== WHAT IS REQUIRED ==
Retype the material so that each line matches the original exactly.
-- INPUT DATA follows --
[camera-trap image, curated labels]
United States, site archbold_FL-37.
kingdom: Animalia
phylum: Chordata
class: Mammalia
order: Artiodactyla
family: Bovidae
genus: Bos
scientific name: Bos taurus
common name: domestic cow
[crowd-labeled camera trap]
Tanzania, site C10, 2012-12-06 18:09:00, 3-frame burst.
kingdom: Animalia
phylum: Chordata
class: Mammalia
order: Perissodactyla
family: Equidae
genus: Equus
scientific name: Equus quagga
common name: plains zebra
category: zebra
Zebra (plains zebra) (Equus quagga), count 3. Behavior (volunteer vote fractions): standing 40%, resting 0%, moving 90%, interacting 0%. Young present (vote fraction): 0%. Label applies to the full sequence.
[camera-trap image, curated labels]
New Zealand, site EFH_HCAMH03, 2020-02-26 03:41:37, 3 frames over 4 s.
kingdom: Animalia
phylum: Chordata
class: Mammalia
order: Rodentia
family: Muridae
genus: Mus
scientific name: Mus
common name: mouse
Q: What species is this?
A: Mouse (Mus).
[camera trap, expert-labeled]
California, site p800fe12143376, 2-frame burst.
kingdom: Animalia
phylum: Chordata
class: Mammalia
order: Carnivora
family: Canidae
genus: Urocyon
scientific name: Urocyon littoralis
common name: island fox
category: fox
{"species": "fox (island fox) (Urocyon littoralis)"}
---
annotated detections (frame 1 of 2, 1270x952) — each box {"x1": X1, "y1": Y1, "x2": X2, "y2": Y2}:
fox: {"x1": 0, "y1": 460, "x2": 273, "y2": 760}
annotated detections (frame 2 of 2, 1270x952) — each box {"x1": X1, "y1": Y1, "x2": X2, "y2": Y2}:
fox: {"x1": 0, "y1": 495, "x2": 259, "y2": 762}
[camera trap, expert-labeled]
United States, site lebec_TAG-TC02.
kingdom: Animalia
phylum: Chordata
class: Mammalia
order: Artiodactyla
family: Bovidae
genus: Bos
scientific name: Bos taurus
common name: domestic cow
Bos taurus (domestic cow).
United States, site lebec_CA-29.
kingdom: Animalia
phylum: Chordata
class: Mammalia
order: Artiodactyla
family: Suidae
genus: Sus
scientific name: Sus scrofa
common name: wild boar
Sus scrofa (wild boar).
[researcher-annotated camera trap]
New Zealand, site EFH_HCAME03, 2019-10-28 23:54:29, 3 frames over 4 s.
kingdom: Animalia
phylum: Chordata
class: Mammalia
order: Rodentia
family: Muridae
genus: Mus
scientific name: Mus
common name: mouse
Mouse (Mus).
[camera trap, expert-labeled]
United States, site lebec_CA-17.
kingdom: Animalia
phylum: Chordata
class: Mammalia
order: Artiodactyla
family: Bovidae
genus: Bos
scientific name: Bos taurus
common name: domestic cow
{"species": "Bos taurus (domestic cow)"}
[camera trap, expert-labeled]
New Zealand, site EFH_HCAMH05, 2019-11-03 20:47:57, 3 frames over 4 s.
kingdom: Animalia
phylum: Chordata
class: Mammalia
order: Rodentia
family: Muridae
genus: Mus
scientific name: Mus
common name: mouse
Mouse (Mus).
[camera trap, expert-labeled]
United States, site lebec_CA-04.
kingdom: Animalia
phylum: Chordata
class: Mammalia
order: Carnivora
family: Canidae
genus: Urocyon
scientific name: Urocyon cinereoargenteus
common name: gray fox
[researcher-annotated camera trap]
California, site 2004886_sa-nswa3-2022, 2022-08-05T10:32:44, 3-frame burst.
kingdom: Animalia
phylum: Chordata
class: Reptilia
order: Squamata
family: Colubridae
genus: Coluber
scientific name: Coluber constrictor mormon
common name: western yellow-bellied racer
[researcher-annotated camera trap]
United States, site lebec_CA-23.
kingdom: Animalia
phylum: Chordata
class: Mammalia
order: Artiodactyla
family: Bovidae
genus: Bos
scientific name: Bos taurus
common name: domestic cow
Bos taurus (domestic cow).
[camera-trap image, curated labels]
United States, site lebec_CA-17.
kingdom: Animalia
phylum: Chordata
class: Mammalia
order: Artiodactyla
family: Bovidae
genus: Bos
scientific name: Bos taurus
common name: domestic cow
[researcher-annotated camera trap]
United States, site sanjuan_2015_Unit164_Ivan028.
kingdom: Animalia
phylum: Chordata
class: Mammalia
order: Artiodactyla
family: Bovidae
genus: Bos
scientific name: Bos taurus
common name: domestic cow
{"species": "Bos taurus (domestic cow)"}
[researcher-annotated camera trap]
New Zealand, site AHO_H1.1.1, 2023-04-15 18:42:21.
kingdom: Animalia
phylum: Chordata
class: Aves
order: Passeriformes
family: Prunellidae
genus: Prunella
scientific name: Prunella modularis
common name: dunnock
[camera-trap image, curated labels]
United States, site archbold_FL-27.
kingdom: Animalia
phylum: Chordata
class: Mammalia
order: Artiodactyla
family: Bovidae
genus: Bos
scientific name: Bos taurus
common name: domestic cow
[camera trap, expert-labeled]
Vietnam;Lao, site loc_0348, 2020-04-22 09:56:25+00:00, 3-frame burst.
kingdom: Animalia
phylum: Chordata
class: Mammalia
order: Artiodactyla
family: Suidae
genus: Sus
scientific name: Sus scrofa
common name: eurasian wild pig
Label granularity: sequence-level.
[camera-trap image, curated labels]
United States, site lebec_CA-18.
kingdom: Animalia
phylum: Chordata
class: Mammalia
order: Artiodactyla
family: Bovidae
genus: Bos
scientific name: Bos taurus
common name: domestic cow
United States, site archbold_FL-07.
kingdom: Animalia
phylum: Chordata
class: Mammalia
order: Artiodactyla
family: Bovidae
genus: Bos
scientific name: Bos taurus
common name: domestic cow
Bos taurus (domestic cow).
-- INPUT DATA concluded --
== RESPONSE AREA ==
[camera-trap image, curated labels]
United States, site archbold_FL-37.
kingdom: Animalia
phylum: Chordata
class: Mammalia
order: Artiodactyla
family: Bovidae
genus: Bos
scientific name: Bos taurus
common name: domestic cow
[crowd-labeled camera trap]
Tanzania, site C10, 2012-12-06 18:09:00, 3-frame burst.
kingdom: Animalia
phylum: Chordata
class: Mammalia
order: Perissodactyla
family: Equidae
genus: Equus
scientific name: Equus quagga
common name: plains zebra
category: zebra
Zebra (plains zebra) (Equus quagga), count 3. Behavior (volunteer vote fractions): standing 40%, resting 0%, moving 90%, interacting 0%. Young present (vote fraction): 0%. Label applies to the full sequence.
[camera-trap image, curated labels]
New Zealand, site EFH_HCAMH03, 2020-02-26 03:41:37, 3 frames over 4 s.
kingdom: Animalia
phylum: Chordata
class: Mammalia
order: Rodentia
family: Muridae
genus: Mus
scientific name: Mus
common name: mouse
Q: What species is this?
A: Mouse (Mus).
[camera trap, expert-labeled]
California, site p800fe12143376, 2-frame burst.
kingdom: Animalia
phylum: Chordata
class: Mammalia
order: Carnivora
family: Canidae
genus: Urocyon
scientific name: Urocyon littoralis
common name: island fox
category: fox
{"species": "fox (island fox) (Urocyon littoralis)"}
---
annotated detections (frame 1 of 2, 1270x952) — each box {"x1": X1, "y1": Y1, "x2": X2, "y2": Y2}:
fox: {"x1": 0, "y1": 460, "x2": 273, "y2": 760}
annotated detections (frame 2 of 2, 1270x952) — each box {"x1": X1, "y1": Y1, "x2": X2, "y2": Y2}:
fox: {"x1": 0, "y1": 495, "x2": 259, "y2": 762}
[camera trap, expert-labeled]
United States, site lebec_TAG-TC02.
kingdom: Animalia
phylum: Chordata
class: Mammalia
order: Artiodactyla
family: Bovidae
genus: Bos
scientific name: Bos taurus
common name: domestic cow
Bos taurus (domestic cow).
United States, site lebec_CA-29.
kingdom: Animalia
phylum: Chordata
class: Mammalia
order: Artiodactyla
family: Suidae
genus: Sus
scientific name: Sus scrofa
common name: wild boar
Sus scrofa (wild boar).
[researcher-annotated camera trap]
New Zealand, site EFH_HCAME03, 2019-10-28 23:54:29, 3 frames over 4 s.
kingdom: Animalia
phylum: Chordata
class: Mammalia
order: Rodentia
family: Muridae
genus: Mus
scientific name: Mus
common name: mouse
Mouse (Mus).
[camera trap, expert-labeled]
United States, site lebec_CA-17.
kingdom: Animalia
phylum: Chordata
class: Mammalia
order: Artiodactyla
family: Bovidae
genus: Bos
scientific name: Bos taurus
common name: domestic cow
{"species": "Bos taurus (domestic cow)"}
[camera trap, expert-labeled]
New Zealand, site EFH_HCAMH05, 2019-11-03 20:47:57, 3 frames over 4 s.
kingdom: Animalia
phylum: Chordata
class: Mammalia
order: Rodentia
family: Muridae
genus: Mus
scientific name: Mus
common name: mouse
Mouse (Mus).
[camera trap, expert-labeled]
United States, site lebec_CA-04.
kingdom: Animalia
phylum: Chordata
class: Mammalia
order: Carnivora
family: Canidae
genus: Urocyon
scientific name: Urocyon cinereoargenteus
common name: gray fox
[researcher-annotated camera trap]
California, site 2004886_sa-nswa3-2022, 2022-08-05T10:32:44, 3-frame burst.
kingdom: Animalia
phylum: Chordata
class: Reptilia
order: Squamata
family: Colubridae
genus: Coluber
scientific name: Coluber constrictor mormon
common name: western yellow-bellied racer
[researcher-annotated camera trap]
United States, site lebec_CA-23.
kingdom: Animalia
phylum: Chordata
class: Mammalia
order: Artiodactyla
family: Bovidae
genus: Bos
scientific name: Bos taurus
common name: domestic cow
Bos taurus (domestic cow).
[camera-trap image, curated labels]
United States, site lebec_CA-17.
kingdom: Animalia
phylum: Chordata
class: Mammalia
order: Artiodactyla
family: Bovidae
genus: Bos
scientific name: Bos taurus
common name: domestic cow
[researcher-annotated camera trap]
United States, site sanjuan_2015_Unit164_Ivan028.
kingdom: Animalia
phylum: Chordata
class: Mammalia
order: Artiodactyla
family: Bovidae
genus: Bos
scientific name: Bos taurus
common name: domestic cow
{"species": "Bos taurus (domestic cow)"}
[researcher-annotated camera trap]
New Zealand, site AHO_H1.1.1, 2023-04-15 18:42:21.
kingdom: Animalia
phylum: Chordata
class: Aves
order: Passeriformes
family: Prunellidae
genus: Prunella
scientific name: Prunella modularis
common name: dunnock
[camera-trap image, curated labels]
United States, site archbold_FL-27.
kingdom: Animalia
phylum: Chordata
class: Mammalia
order: Artiodactyla
family: Bovidae
genus: Bos
scientific name: Bos taurus
common name: domestic cow
[camera trap, expert-labeled]
Vietnam;Lao, site loc_0348, 2020-04-22 09:56:25+00:00, 3-frame burst.
kingdom: Animalia
phylum: Chordata
class: Mammalia
order: Artiodactyla
family: Suidae
genus: Sus
scientific name: Sus scrofa
common name: eurasian wild pig
Label granularity: sequence-level.
[camera-trap image, curated labels]
United States, site lebec_CA-18.
kingdom: Animalia
phylum: Chordata
class: Mammalia
order: Artiodactyla
family: Bovidae
genus: Bos
scientific name: Bos taurus
common name: domestic cow
United States, site archbold_FL-07.
kingdom: Animalia
phylum: Chordata
class: Mammalia
order: Artiodactyla
family: Bovidae
genus: Bos
scientific name: Bos taurus
common name: domestic cow
Bos taurus (domestic cow).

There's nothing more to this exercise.